_QUESTIONS_
(A) In the case report on anti-Kpa below, which laboratory values showed peak elevations that supported the patient's hepatic and renal failure? List them all.
(B) Translate this sentence from the case report on anti-Kpa below into Spanish: "The patient responded to supportive therapy and experienced an uneventful recovery."
(C) According to the case report on anti-Kpa below, on which day after transfusion did the patient's hemoglobin drop?

_SELECTED EXTRACT_
Anti-Kpa-induced severe delayed hemolytic transfusion reaction.

TitleAnti-Kpa-induced severe delayed hemolytic transfusion reaction.
Publication TypeJournal Article
Year of Publication2009
AuthorsKoshy R, Patel B, Harrison JS
JournalImmunohematology / American Red Cross//IMMUNOHEMATOLOGY
Pagination44 - 7
Date Published2009
ISBN Number0894-203X
Other Numbers8806387
Keywords*Anemia, Hemolytic/bl [Blood], *Anemia, Hemolytic/di [Diagnosis], *Kell Blood-Group System/im [Immunology], Anemia, Hemolytic/et [Etiology], Anemia, Hemolytic/im [Immunology], Anemia, Hemolytic/pp [Physiopathology], Blood Group Incompatibility, Blood Grouping and Crossmatching, Erythrocyte Transfusion, European Continental Ancestry Group, Female, Hemolysis, Hemorrhage/th [Therapy], Humans, Isoantibodies/bl [Blood], Liver Failure/et [Etiology], Middle Aged, Renal Insufficiency/et [Etiology]

Kpa is a low-frequency antigen occurring in less than 2 percent of the Caucasian population. Mild to moderate delayed hemolytic transfusion reactions (DHTR) and hemolytic disease of the fetus and newborn attributable to anti-Kpa have been reported. Severe overt DHTR has not been reported with anti-Kpa. A case of a severe DHTR attributed to anti-Kpa after multiple RBC transfusions is being reported. A 52-year-old Caucasian woman received multiple units of RBCs for a lower gastrointestinal bleed. She was referred to our institution for hepatic and renal failure, which was supported by laboratory findings of peak LDH, bilirubin, BUN, and creatinine elevations. Hemoglobin had dropped on Day 10 after transfusion. The DAT and antibody screen (ABS) were negative. Initial workup and subsequent ABS were negative. Anti-Kpa was identified when an additional RBC panel was tested. One of the RBC units transfused was incompatible by antihuman globulin (AHG) crossmatch with the patient's plasma and typed positive for Kpa. DHTR was confirmed after extensive workup. The patient responded to supportive therapy and experienced an uneventful recovery. DHTR may not be considered when DAT and ABS are negative. However, correlation of recent transfusion with signs and symptoms should alert the clinician to entertain and investigate a DHTR that should include the AHG crossmatch of all implicated RBC units. The severity of the reaction also raises concerns as to when and what antigen specificity should be considered for inclusion in the antibody screening cells.

_EXERCISE DATA_

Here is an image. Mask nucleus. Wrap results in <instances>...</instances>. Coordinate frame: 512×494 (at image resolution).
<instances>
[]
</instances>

_TASK RESULTS_
(A) LDH, bilirubin, BUN, creatinine

(B) La paciente respondió al tratamiento de apoyo y tuvo una recuperación sin complicaciones.

(C) Day 10 after transfusion.